Error response (429)
When you exceed the rate limit, the gateway returns a 429 status code with this error body:
{
"error": {
"type": "rate_limit_exceeded",
"code": "rate_limit_exceeded",
"message": "Rate limit exceeded. Please retry after the window resets."
}
}
Reading rate limit headers
Here’s how to inspect rate limit headers using cURL:
curl -i -X POST https://gateway.futureagi.com/v1/chat/completions \
-H "Authorization: Bearer sk-prism-..." \
-H "Content-Type: application/json" \
-d '{
"model": "gpt-4o",
"messages": [{"role": "user", "content": "Hello"}]
}'
The -i flag includes response headers in the output. Look for the X-Ratelimit-* headers in the response.

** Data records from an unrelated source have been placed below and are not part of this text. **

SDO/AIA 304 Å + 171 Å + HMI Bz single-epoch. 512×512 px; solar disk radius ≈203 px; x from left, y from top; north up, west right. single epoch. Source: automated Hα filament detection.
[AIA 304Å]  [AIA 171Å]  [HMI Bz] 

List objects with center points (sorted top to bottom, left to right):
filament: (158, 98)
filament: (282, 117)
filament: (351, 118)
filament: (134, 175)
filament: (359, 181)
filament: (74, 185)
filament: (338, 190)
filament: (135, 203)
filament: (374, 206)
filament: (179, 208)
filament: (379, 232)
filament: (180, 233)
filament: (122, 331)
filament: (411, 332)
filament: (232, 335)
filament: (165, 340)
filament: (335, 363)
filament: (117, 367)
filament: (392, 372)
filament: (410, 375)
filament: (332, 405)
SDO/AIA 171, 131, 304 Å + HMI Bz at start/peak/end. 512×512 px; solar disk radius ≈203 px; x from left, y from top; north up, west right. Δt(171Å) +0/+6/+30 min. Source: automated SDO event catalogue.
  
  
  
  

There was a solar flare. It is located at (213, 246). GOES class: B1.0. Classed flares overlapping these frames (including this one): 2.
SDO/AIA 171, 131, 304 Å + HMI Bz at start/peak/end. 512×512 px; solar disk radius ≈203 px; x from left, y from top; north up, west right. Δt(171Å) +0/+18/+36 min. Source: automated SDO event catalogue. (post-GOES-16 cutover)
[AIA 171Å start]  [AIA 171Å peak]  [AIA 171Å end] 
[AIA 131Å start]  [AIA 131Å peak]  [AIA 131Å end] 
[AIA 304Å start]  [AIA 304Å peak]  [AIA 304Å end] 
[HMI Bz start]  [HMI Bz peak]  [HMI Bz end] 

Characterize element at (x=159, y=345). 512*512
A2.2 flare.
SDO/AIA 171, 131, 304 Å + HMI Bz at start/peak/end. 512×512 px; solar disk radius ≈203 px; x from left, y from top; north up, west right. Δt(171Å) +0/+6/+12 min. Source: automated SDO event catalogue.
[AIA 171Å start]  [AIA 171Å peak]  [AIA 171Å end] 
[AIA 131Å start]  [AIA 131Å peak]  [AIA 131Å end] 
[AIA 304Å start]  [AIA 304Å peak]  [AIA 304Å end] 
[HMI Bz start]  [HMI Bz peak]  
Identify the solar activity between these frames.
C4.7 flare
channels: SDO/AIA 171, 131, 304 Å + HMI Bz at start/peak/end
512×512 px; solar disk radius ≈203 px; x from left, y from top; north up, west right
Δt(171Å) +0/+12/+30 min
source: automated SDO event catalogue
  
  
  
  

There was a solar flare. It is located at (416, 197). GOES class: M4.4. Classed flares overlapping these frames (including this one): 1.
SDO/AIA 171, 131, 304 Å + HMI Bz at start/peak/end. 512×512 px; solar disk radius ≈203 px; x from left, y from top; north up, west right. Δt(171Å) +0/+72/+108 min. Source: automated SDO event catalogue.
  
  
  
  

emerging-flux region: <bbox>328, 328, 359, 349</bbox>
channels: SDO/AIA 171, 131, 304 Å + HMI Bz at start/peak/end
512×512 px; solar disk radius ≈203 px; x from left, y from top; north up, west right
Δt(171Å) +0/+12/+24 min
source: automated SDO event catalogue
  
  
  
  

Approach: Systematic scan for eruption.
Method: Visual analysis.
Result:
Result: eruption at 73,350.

Handling rate limit errors
When you receive a 429 response, wait until the X-Ratelimit-Reset-Requests timestamp before retrying. Here’s how to implement retry logic in your application:
import time
from prism import Prism
from prism._exceptions import PrismError
client = Prism(
api_key="sk-prism-...",
base_url="https://gateway.futureagi.com"
)
def call_with_retry(max_retries=3):
for attempt in range(max_retries):
try:
return client.chat.completions.create(
model="gpt-4o",
messages=[{"role": "user", "content": "Hello"}],
)
except PrismError as e:
if "rate_limit" in str(e).lower() and attempt < max_retries - 1:
# Exponential backoff: 1s, 2s, 4s
time.sleep(2 ** attempt)
continue
raise
result = call_with_retry()
print(result)import { Prism, RateLimitError } from "@futureagi/prism";
const client = new Prism({
apiKey: "sk-prism-...",
baseUrl: "https://gateway.futureagi.com",
});
async function callWithRetry(maxRetries = 3) {
for (let attempt = 0; attempt < maxRetries; attempt++) {
try {
return await client.chat.completions.create({
model: "gpt-4o",
messages: [{ role: "user", content: "Hello" }],
});
} catch (error) {
if (error instanceof RateLimitError && attempt < maxRetries - 1) {
// Exponential backoff: 1s, 2s, 4s
await new Promise((resolve) =>
setTimeout(resolve, Math.pow(2, attempt) * 1000)
);
continue;
}
throw error;
}
}
}
const result = await callWithRetry();
console.log(result); Tip
Use exponential backoff when retrying. Start with a short delay (1 second) and double it with each retry. This prevents overwhelming the gateway when multiple clients hit the limit simultaneously.